SAVANNAH, GA (AP) — Watching Paula Deen's cooking show was a weekend ritual for Marilynne Wilson, who says she's furious at the Food Network for dumping the comfort-food queen after she acknowledged using racial slurs in the past.
"I was shocked. I thought she'd get a fair trial," Wilson, a nurse from Jacksonville, Fla., said Saturday after stopping to buy souvenirs at the gift shop Deen owns next to her Savannah restaurant. "I think the Food Network jumped the gun."
A day after announcing that it's dropping Deen from its roster of celebrity cooks, the cable network was served heaping portions of Southern fried outrage by her fans.
Angry messages piled up Saturday on the network's Facebook page, with many Deen fans threating to change the channel for good. "So good-bye Food Network," one viewer wrote. "I hope you fold like an accordion!!!"
The decision to drop Deen, whose daytime shows have been a Food Network fixture since 2002, came two days after disclosure of a recent court deposition in which Deen was asked under oath if she had ever used the N-word. "Yes, of course," 66-year-old Deen said, though she added, "It's been a very long time."
Wilson's friend Debbie Brown said the Food Network is "basically convicting" Deen. "They should have waited until it goes to court," she said.

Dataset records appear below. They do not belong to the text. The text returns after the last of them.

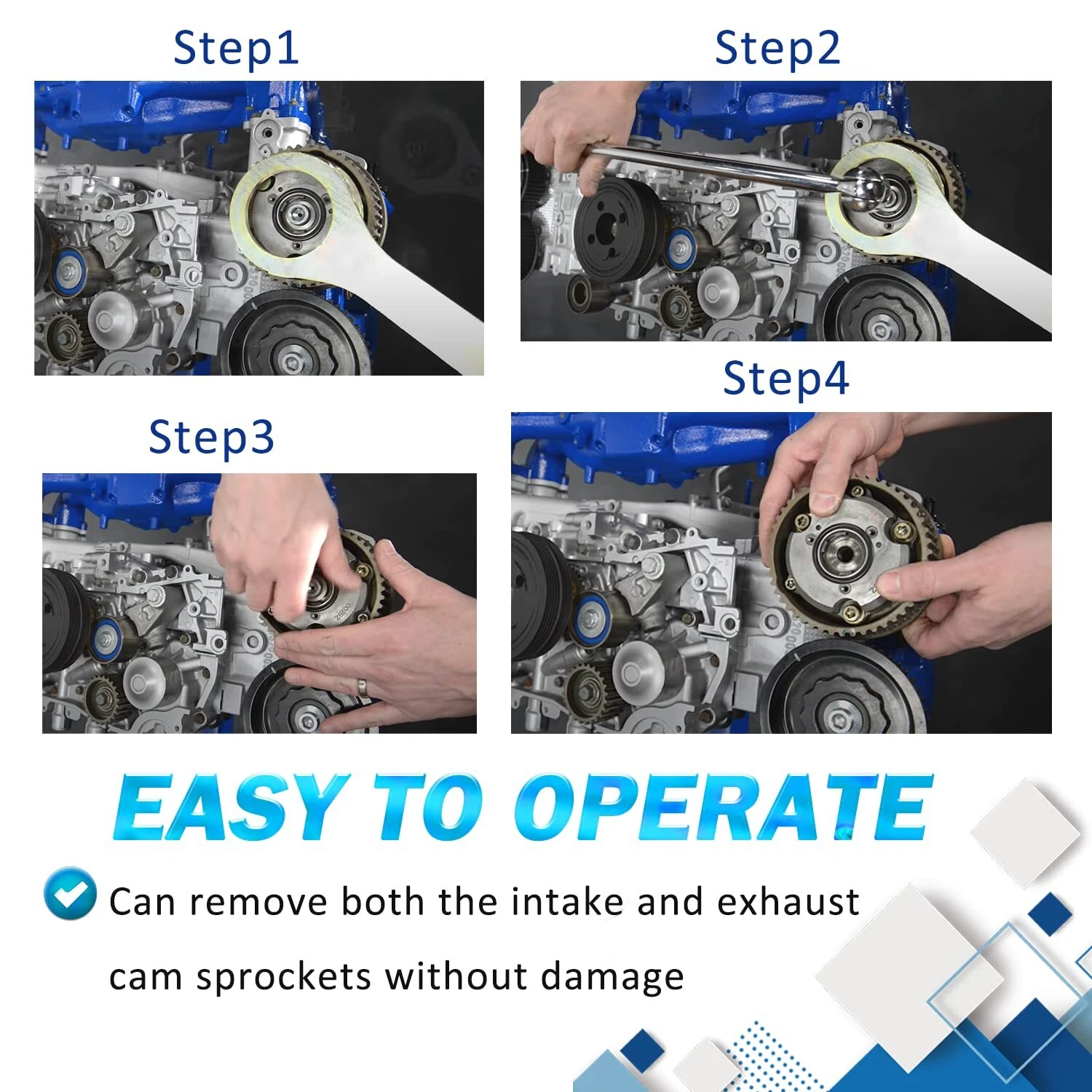 Step1

Step2

Step3

Step4

EASY TO OPERATE

Can remove both the intake and exhaust cam sprockets without damage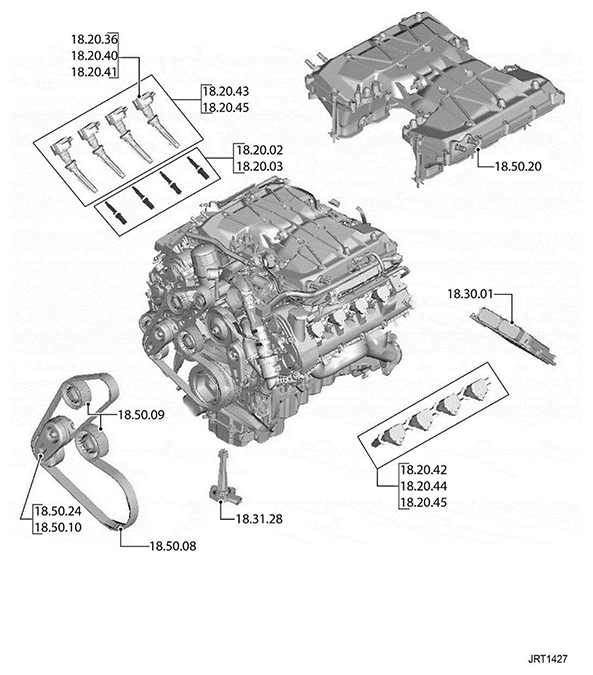 18.20.36
18.20.40
18.20.41

18.20.43
18.20.45

18.20.02
18.20.03

18.50.20

18.30.01

18.50.09

18.50.24
18.50.10

18.50.08

18.31.28

18.20.42
18.20.44
18.20.45

JRT1427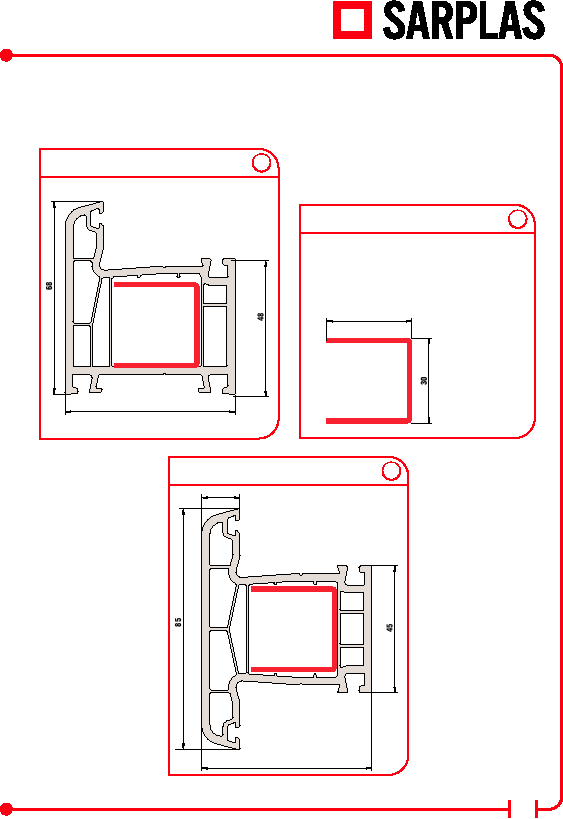 SARPLAS

68

48

30

85

45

The fallout may not end with Food Network. At least two other companies that do business with Deen say they're keeping a close eye on the controversy. Las Vegas-based Caesars Entertainment Corporation, which has Deen's restaurants in some of its casinos, said Friday that it "will continue to monitor the situation." Publisher Ballantine, which has a new Deen book scheduled to roll out this fall, used similar words.